§ **ASSIGNMENT**
Each line from the start of the data below through the one containing "family: Psophiidae" must be reproduced exactly.

[Records from a dataset]
# # # # # # #

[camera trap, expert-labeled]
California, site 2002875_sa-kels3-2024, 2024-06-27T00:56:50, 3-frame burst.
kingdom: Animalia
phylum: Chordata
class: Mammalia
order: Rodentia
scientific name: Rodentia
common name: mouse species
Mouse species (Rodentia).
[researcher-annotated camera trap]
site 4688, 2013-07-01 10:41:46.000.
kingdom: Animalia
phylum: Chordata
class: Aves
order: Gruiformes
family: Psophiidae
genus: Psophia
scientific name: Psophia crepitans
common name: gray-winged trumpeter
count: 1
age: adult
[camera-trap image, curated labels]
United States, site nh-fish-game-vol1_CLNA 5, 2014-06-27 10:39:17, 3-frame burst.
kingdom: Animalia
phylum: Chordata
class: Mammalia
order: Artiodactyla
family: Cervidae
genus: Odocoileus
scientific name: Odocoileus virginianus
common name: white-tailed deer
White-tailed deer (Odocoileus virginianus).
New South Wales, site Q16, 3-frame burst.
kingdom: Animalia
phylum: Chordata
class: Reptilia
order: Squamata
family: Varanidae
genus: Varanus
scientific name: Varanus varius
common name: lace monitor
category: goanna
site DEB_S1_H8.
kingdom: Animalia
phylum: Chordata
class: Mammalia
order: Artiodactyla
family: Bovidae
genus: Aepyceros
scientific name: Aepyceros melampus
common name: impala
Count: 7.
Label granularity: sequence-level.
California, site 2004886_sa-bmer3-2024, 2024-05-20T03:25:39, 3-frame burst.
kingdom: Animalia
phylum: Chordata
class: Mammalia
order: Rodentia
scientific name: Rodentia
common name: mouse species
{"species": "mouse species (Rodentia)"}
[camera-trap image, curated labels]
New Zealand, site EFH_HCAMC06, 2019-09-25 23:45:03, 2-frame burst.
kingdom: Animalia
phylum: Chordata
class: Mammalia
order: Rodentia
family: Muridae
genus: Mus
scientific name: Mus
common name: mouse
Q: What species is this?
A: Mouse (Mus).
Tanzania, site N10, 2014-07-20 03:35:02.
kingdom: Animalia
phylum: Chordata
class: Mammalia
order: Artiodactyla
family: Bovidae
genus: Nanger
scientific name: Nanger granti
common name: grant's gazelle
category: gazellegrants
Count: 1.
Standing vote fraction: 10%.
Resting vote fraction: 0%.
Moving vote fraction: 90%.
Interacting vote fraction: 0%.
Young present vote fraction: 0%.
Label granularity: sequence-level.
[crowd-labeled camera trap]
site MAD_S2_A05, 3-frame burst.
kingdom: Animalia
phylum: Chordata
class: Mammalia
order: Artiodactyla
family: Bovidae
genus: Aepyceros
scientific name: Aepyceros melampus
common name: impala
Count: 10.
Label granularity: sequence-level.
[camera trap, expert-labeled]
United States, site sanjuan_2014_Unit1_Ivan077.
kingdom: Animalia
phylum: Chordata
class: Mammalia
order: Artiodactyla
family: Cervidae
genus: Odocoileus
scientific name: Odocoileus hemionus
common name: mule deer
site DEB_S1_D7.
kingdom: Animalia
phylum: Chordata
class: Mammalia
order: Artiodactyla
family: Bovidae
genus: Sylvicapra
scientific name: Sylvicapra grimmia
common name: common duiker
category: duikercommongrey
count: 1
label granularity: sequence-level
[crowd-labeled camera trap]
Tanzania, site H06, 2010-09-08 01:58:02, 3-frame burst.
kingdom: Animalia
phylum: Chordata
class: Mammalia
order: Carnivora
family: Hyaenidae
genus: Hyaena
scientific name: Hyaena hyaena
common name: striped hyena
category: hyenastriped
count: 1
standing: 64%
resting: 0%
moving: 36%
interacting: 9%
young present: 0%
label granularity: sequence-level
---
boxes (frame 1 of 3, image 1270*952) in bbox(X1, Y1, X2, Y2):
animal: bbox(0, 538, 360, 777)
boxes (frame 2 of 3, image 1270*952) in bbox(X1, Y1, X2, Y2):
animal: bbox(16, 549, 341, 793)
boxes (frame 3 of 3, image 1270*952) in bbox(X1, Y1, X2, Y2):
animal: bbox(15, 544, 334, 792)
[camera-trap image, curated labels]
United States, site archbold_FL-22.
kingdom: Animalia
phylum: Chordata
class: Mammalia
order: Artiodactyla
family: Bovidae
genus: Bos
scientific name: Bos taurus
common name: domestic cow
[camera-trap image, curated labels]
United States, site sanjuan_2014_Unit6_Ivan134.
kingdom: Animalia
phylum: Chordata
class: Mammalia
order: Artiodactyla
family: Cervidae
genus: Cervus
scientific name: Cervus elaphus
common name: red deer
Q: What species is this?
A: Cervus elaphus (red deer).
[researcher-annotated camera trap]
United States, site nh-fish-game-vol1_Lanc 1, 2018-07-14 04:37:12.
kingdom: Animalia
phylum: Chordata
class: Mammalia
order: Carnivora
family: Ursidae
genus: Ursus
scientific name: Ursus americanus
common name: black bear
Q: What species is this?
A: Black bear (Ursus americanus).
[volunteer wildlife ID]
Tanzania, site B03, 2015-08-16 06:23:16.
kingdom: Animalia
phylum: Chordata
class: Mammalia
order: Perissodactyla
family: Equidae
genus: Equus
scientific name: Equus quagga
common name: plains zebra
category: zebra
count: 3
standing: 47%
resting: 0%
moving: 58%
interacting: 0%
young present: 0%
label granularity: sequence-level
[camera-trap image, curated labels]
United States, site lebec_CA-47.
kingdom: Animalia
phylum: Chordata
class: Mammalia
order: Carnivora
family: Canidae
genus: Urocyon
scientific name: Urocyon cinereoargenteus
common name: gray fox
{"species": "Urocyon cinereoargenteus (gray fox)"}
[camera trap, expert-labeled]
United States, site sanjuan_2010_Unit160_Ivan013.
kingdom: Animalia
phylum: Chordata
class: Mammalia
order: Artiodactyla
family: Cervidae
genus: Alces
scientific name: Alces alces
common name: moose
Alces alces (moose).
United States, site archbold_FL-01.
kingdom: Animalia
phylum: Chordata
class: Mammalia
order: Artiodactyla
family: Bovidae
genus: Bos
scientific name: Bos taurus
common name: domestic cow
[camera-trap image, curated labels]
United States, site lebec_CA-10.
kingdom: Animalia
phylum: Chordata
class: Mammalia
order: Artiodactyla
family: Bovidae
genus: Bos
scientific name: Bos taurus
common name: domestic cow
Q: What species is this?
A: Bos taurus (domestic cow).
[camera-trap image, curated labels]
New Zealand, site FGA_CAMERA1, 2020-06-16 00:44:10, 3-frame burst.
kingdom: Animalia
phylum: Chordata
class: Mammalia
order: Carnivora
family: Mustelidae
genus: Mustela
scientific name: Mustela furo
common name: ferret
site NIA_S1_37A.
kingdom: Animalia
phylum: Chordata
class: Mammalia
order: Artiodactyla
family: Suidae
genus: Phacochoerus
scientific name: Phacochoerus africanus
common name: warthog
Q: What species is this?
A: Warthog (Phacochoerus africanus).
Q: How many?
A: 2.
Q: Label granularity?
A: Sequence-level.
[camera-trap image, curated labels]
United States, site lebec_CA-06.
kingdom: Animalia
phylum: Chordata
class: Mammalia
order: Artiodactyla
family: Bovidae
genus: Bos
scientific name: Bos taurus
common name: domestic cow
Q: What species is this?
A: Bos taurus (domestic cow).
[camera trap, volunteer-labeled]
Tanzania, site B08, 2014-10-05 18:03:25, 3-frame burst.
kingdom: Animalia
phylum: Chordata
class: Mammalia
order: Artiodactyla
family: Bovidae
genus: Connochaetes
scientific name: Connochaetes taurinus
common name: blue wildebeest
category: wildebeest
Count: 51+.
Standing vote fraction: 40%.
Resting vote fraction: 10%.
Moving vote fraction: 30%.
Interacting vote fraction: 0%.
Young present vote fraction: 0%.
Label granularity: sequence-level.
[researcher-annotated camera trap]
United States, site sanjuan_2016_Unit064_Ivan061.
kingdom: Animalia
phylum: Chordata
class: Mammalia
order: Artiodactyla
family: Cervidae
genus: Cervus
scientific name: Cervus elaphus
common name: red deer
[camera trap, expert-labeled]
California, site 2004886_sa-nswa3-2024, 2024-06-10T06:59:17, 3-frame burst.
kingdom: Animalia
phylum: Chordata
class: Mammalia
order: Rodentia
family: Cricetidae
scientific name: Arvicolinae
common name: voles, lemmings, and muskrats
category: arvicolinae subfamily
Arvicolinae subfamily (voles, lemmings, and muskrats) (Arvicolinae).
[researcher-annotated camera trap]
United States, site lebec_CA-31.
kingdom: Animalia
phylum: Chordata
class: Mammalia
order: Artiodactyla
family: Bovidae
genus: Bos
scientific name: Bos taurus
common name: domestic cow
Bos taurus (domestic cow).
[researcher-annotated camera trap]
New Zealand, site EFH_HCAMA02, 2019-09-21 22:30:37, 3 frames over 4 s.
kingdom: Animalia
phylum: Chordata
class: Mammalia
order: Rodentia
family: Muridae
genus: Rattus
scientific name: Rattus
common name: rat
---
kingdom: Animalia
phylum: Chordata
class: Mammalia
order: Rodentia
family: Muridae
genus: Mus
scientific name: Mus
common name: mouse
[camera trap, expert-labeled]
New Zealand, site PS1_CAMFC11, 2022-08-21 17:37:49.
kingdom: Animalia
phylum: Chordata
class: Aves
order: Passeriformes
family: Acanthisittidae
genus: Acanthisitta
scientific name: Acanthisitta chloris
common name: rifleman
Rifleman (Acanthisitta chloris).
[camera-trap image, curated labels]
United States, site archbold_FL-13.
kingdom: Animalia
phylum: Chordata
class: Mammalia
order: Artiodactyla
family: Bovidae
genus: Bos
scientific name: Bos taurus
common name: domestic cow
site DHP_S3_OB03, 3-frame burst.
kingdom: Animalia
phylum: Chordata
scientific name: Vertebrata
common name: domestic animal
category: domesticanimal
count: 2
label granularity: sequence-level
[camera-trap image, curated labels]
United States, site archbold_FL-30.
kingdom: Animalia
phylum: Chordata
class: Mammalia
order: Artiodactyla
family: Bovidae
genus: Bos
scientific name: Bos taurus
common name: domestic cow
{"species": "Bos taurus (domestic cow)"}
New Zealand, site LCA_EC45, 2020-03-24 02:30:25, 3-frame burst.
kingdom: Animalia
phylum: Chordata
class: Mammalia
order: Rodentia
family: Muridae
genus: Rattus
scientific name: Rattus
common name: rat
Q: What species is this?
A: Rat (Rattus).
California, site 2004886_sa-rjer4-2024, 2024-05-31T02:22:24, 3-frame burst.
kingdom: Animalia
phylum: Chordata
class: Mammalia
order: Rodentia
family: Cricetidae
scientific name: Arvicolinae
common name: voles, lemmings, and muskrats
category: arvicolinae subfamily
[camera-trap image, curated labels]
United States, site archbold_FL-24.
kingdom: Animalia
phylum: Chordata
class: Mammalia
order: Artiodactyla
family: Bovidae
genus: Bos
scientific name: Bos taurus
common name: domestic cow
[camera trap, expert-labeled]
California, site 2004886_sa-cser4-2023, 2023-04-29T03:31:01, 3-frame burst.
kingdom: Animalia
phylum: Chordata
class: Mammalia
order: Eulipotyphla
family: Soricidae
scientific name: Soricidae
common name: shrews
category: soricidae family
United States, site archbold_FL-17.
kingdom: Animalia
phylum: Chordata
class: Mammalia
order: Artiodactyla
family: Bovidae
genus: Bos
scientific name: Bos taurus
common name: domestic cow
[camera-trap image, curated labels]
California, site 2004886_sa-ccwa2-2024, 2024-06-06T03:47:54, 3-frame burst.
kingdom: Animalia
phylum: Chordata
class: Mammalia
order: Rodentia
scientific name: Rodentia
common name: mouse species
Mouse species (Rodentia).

# # # # # # #

§ **EXERCISE ANSWER**
[camera trap, expert-labeled]
California, site 2002875_sa-kels3-2024, 2024-06-27T00:56:50, 3-frame burst.
kingdom: Animalia
phylum: Chordata
class: Mammalia
order: Rodentia
scientific name: Rodentia
common name: mouse species
Mouse species (Rodentia).
[researcher-annotated camera trap]
site 4688, 2013-07-01 10:41:46.000.
kingdom: Animalia
phylum: Chordata
class: Aves
order: Gruiformes
family: Psophiidae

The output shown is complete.